Justin Thomas, Rickie Fowler, Rory McIlroy among them. Others have scheduled visits, including Dustin Johnson. On the other end of his phone have been Patrick Cantlay, Trevor Immelman, Charl Schwartzel. And so many others. Nicklaus is always on call, ready to dispense his valuable info and share a few laughs.
“I don’t go out and seek this. But I’m always available,” he said. “I’ve always felt like, if I have some knowledge, or you might call it wisdom, I don’t know if it is or not, to depart to the kids, I’m delighted to do it.
“It’s very flattering to me. And I enjoy it.”
Other kids mean just as much. The ones battling cancer and other threatening diseases attacking their bodies. While he continues to build golf courses, host his Memorial Tournament and play golf from time to time, he’s now his wife’s wingman in raising money for those in need.
The two established the Nicklaus Children’s Health Care Foundation in 2004, which has raised more than $100 million and established 14 Nicklaus Children’s Outpatient Centers. His Memorial Tournament has raised more than $35 million of additional money for charity, the lion’s share going to the Nationwide Children’s Hospital. His presence in hundreds of other charitable tournaments has helped raise millions more.
“Helping a little kid is far more important than a 4-foot putt,” Nicklaus said when he and Barbara announced their latest involvement in a charitable drive in 2019 that will involve the global golf community. Called Play Yellow, the campaign hopes to raise $100 million for children’s hospitals. Play Yellow comes from the yellow golf shirts Nicklaus often wore in the final round of tournaments to honor Craig Smith, the son of a close family friend who was battling a rare bone cancer. Smith died in 1971 at the age of 13.
“We’re just getting started,” Nicklaus said. “Barbara has been so great at what she’s done at the foundation. It’s changed my life. I said many times, ‘You supported me for 50 years, now it’s time for me to support you.’ And that’s what I’ve been doing. I enjoy it. It’s been a blast.”
Yes, Nicklaus played golf for himself and busted his butt to win. But true to his heart, others have always meant the most to him.
Which was evident April 4, 2018. He was playing the Par-3 contest at the Masters. Alongside fellow green jacket winners Tom Watson and Gary Player, Nicklaus was strolling around the short course with GT, one of his 22 grandchildren who was 15 and wearing the white caddie overalls and the green cap.
They arrived at the eighth tee, 112 yards in front of them to the hole.
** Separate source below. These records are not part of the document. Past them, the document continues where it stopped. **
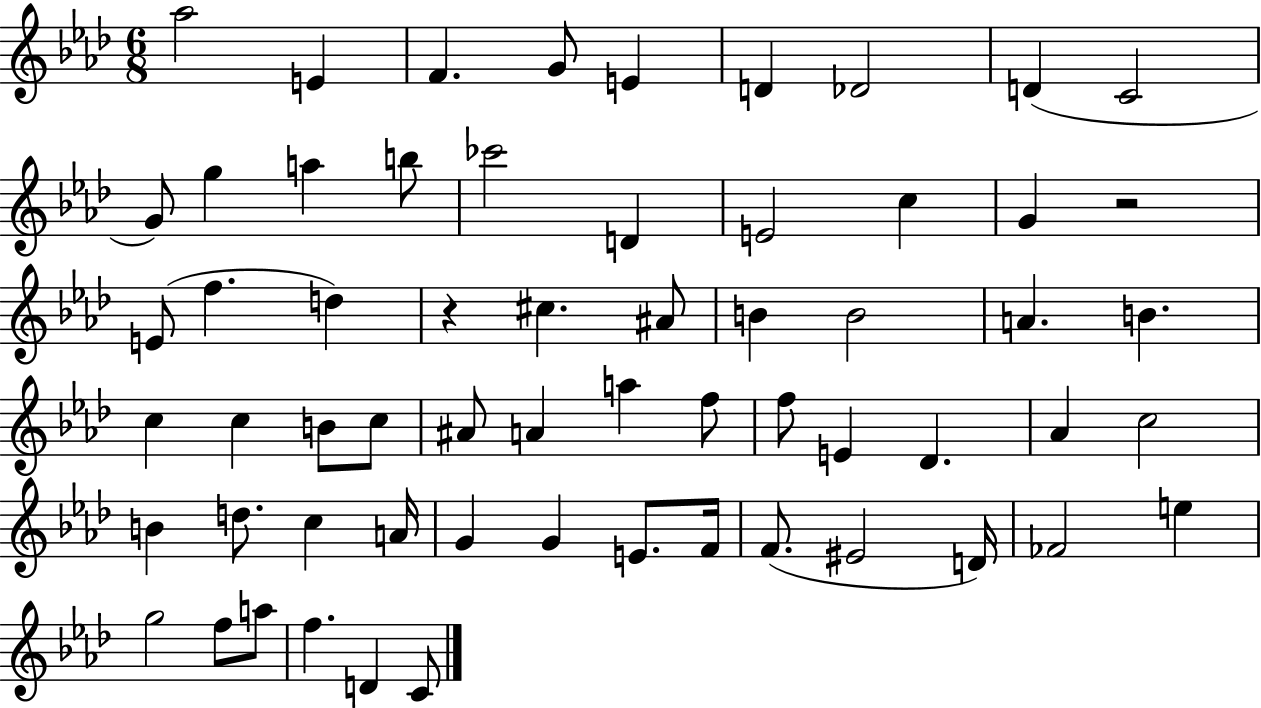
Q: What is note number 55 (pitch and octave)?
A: F5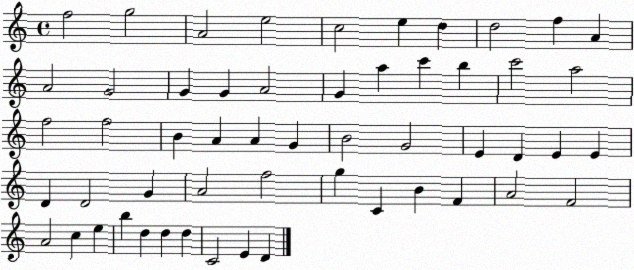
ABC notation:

X:1
T:Untitled
M:4/4
L:1/4
K:C
f2 g2 A2 e2 c2 e d d2 f A A2 G2 G G A2 G a c' b c'2 a2 f2 f2 B A A G B2 G2 E D E E D D2 G A2 f2 g C B F A2 F2 A2 c e b d d d C2 E D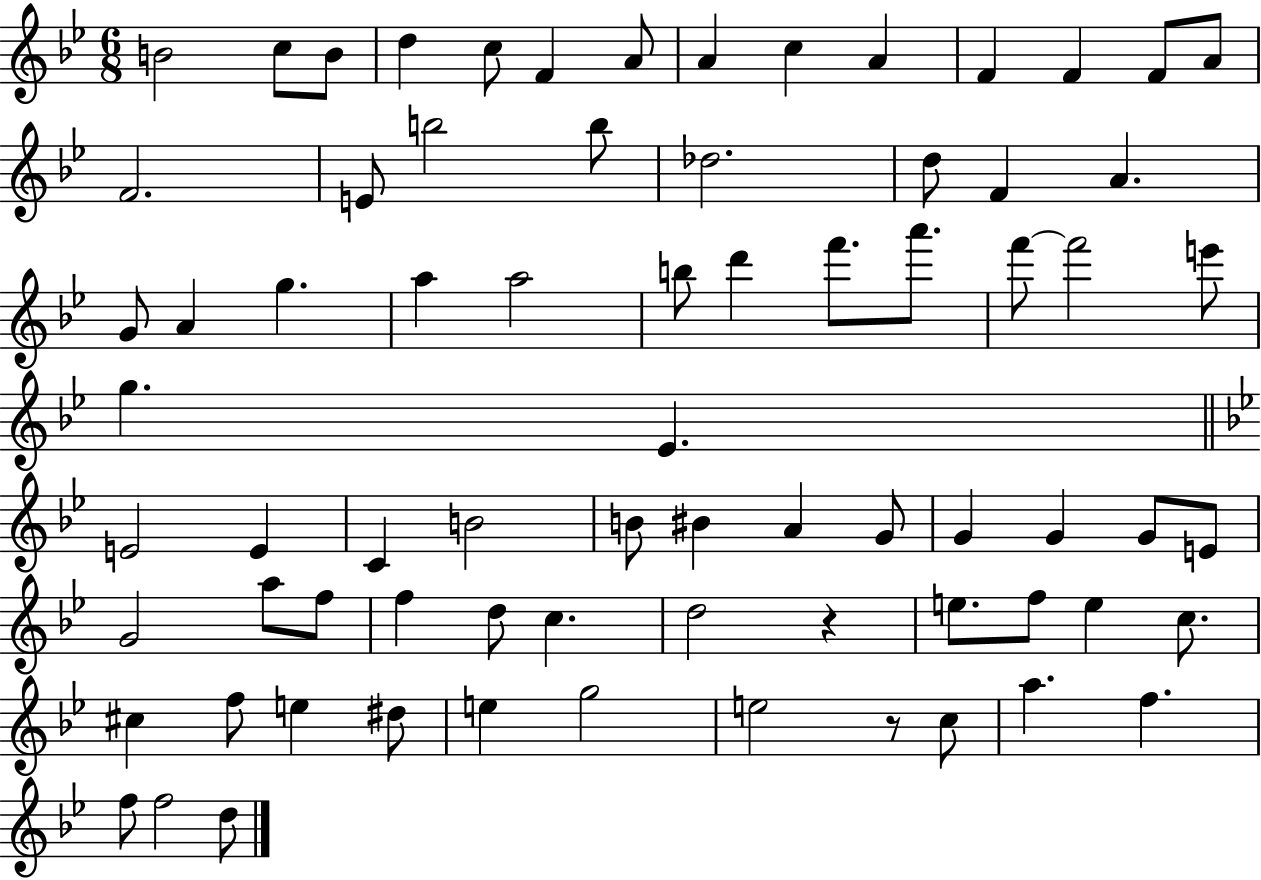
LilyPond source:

{
  \clef treble
  \numericTimeSignature
  \time 6/8
  \key bes \major
  b'2 c''8 b'8 | d''4 c''8 f'4 a'8 | a'4 c''4 a'4 | f'4 f'4 f'8 a'8 | \break f'2. | e'8 b''2 b''8 | des''2. | d''8 f'4 a'4. | \break g'8 a'4 g''4. | a''4 a''2 | b''8 d'''4 f'''8. a'''8. | f'''8~~ f'''2 e'''8 | \break g''4. ees'4. | \bar "||" \break \key bes \major e'2 e'4 | c'4 b'2 | b'8 bis'4 a'4 g'8 | g'4 g'4 g'8 e'8 | \break g'2 a''8 f''8 | f''4 d''8 c''4. | d''2 r4 | e''8. f''8 e''4 c''8. | \break cis''4 f''8 e''4 dis''8 | e''4 g''2 | e''2 r8 c''8 | a''4. f''4. | \break f''8 f''2 d''8 | \bar "|."
}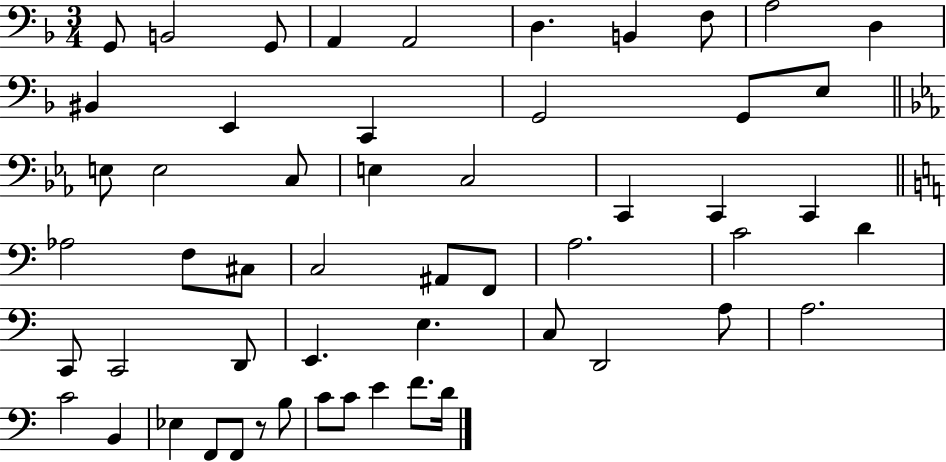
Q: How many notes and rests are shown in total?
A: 54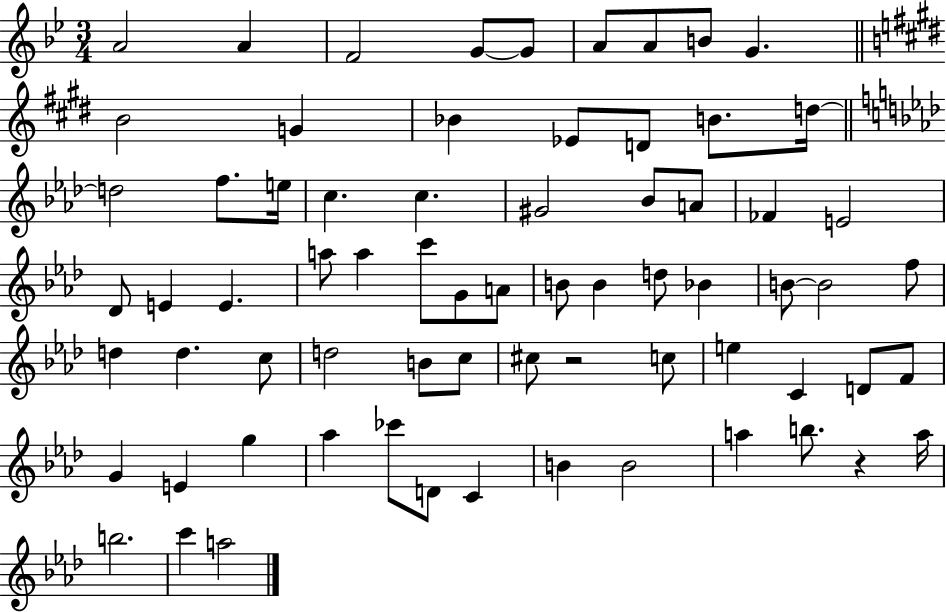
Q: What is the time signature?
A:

And then GT took a swing. And then the ball disappeared into the hole.
Nicklaus was 75 before making an ace at Augusta National. His grandson needed one swing. With tears streaming down his face, Nicklaus left the tee box.
“I didn’t want to be disrespectful because six green jackets is pretty good,” Nicklaus said the next day after participating in the ceremonial tee shots. “But that’s about yourself. When something happens with your children or your grandchildren, that’s far more special to you. And so yesterday, I said, was the greatest day I’ve had at Augusta National.”